Here is a photo ofthe carbon rollers.


----------



## alaft61ri (Oct 11, 2019)

Also i dicovered the aual i made copies is different from mine here are photos why. Thaks al


----------



## AmFlyerFan (Jan 27, 2019)

Any tips for cleaning the insides of a transformer?
A brass bristled brush on a Dremel tool?


----------



## alaft61ri (Oct 11, 2019)

Thankou amflyer


----------



## AmFlyer (Mar 16, 2012)

Be sure to read PortLine's Repair item #41 when you reassemble the transformer. There is an article I read several years ago with detailed diagrams of the internal variations of 30B and 22080 transformers, I will see if I can find it again.


----------



## mopac (Feb 24, 2011)

When I opened my Lionel ZW transformer to replace the rollers I cleaned the coil with
a green ScotchBrite pad. Made it look new. That got rid of the path of the rollers. Your
rollers look like they need replaced. At least that one.


----------



## alaft61ri (Oct 11, 2019)

Ok thankyou iam going ro a small show tomorrow i will pick up 2 rollers with the other stuff i ordered. From this vender i buy from. Thanks guys.


----------



## AmFlyer (Mar 16, 2012)

There are two styles of the 30B transformer. You have the type with the wipers attached to the coil, this is the more reliable design. The type in the instruction photos is with the wipers attached to the turrets. The wires sometimes broke inside the insulation on this style.


----------



## alaft61ri (Oct 11, 2019)

Ok thanks makes me feel better i bought a good one i wanted one because i wanted to run two trains.

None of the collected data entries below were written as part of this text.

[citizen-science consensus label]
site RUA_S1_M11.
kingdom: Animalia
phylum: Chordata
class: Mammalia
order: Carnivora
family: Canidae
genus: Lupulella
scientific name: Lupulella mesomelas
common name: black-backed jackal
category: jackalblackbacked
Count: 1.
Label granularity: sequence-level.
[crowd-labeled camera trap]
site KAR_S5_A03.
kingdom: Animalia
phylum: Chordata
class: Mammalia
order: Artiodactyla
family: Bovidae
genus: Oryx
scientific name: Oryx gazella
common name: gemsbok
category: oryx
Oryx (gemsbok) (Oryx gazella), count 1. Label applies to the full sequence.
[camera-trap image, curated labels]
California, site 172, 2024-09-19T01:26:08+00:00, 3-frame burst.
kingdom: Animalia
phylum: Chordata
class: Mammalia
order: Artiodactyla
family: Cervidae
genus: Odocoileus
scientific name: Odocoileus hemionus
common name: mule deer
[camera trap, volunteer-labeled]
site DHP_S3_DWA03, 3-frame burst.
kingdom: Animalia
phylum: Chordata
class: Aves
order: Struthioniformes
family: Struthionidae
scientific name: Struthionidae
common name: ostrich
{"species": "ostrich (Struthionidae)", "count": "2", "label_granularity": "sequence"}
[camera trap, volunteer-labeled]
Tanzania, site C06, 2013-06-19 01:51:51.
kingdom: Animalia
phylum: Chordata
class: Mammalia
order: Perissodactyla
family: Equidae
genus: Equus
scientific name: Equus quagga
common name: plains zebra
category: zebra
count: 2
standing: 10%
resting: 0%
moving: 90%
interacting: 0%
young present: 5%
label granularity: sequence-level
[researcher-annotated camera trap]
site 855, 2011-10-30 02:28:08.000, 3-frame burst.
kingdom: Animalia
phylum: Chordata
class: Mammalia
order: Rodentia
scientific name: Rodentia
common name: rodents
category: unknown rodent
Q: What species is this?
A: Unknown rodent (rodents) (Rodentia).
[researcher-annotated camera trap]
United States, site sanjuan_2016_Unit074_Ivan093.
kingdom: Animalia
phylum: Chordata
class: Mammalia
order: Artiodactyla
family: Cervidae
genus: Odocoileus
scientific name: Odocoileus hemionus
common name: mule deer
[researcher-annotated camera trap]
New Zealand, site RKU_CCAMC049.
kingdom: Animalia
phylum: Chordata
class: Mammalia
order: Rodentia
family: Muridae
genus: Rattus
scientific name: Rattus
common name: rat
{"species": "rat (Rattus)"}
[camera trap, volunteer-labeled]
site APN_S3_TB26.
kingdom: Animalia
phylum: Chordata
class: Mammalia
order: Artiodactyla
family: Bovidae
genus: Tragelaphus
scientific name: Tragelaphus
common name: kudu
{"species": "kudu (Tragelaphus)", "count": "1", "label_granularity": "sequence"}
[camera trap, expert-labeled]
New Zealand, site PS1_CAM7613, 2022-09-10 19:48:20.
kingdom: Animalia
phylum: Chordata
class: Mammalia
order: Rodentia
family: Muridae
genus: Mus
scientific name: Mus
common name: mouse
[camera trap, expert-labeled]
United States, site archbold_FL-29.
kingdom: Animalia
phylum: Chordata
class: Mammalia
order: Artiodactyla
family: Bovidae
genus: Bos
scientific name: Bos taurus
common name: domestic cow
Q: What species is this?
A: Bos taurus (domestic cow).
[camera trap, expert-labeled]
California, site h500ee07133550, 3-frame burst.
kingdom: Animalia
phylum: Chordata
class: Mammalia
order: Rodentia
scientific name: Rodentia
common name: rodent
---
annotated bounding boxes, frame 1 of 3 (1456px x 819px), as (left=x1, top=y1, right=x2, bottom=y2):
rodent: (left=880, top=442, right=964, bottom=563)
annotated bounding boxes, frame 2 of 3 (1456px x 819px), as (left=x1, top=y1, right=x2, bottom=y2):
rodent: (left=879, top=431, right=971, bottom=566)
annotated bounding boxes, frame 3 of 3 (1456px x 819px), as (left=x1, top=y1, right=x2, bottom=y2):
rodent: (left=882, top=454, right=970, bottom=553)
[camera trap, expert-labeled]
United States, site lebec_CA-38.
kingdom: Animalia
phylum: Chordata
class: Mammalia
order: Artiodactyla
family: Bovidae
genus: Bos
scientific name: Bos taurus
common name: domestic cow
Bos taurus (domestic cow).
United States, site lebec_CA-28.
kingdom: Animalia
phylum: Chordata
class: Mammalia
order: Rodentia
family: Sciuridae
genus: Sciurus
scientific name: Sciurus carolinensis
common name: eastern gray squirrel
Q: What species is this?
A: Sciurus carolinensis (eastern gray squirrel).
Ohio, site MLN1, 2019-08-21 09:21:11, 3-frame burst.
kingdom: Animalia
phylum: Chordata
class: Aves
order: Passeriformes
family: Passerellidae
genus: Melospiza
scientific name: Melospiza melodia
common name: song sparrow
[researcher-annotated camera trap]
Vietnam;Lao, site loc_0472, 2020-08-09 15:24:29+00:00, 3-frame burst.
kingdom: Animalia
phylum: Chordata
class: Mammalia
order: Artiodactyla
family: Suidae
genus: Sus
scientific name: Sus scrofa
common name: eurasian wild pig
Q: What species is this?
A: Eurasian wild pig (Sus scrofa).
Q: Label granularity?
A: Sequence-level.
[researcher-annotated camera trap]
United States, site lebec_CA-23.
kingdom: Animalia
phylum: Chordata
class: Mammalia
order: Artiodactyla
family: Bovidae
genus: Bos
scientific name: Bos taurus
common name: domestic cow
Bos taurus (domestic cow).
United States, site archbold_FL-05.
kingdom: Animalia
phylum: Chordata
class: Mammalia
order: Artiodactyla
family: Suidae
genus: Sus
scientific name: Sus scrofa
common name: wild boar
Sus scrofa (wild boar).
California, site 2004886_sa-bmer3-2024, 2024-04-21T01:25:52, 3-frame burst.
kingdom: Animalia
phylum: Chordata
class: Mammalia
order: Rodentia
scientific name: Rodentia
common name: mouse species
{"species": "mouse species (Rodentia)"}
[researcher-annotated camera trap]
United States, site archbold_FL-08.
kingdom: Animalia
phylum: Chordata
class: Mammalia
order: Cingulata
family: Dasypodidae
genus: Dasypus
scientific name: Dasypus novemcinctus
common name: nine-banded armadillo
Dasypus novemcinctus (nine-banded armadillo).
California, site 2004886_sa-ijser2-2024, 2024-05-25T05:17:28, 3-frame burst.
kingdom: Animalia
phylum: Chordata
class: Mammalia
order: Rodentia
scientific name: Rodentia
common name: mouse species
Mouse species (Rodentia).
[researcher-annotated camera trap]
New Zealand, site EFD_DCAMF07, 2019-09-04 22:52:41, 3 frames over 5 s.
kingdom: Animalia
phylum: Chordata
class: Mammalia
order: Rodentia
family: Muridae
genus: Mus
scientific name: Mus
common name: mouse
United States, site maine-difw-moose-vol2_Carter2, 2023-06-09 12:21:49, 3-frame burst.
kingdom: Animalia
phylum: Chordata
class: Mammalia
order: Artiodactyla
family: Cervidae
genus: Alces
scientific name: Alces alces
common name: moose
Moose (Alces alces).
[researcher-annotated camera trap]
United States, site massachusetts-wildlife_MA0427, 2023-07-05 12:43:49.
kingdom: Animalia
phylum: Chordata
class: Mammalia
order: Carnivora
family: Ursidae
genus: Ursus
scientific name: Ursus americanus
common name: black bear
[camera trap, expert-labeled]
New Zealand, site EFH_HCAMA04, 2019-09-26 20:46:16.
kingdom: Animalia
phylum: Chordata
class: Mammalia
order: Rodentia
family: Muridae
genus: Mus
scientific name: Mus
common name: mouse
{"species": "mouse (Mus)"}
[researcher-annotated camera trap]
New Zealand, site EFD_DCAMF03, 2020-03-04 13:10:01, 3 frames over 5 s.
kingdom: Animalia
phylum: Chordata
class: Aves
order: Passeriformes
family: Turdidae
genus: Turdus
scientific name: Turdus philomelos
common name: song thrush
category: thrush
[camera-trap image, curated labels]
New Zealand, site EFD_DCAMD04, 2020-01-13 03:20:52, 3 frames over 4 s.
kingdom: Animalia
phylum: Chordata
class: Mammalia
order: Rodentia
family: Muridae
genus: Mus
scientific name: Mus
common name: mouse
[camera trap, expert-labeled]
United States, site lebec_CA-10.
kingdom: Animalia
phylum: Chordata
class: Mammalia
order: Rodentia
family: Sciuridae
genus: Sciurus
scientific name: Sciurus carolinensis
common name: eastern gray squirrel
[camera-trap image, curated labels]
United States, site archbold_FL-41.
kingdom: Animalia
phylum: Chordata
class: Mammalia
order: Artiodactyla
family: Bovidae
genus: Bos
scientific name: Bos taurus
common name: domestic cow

Bought it on e bay 140.00. Other question i was reading didnt see it can the gauge be recalibrated. Thanks


----------



## AmFlyer (Mar 16, 2012)

Recommend you look at the repair info on the tranz4mr.com/af_30b site. There is not a zero adjustment setting on these meters. You need to compare the meter reading at 0V, 7V, 12V and full scale to see how far off and how linear the error is. It may be possible to correct the readings by slightly rotating the silver backing with the markings.


----------



## alaft61ri (Oct 11, 2019)

Thanks appreciate the info.


----------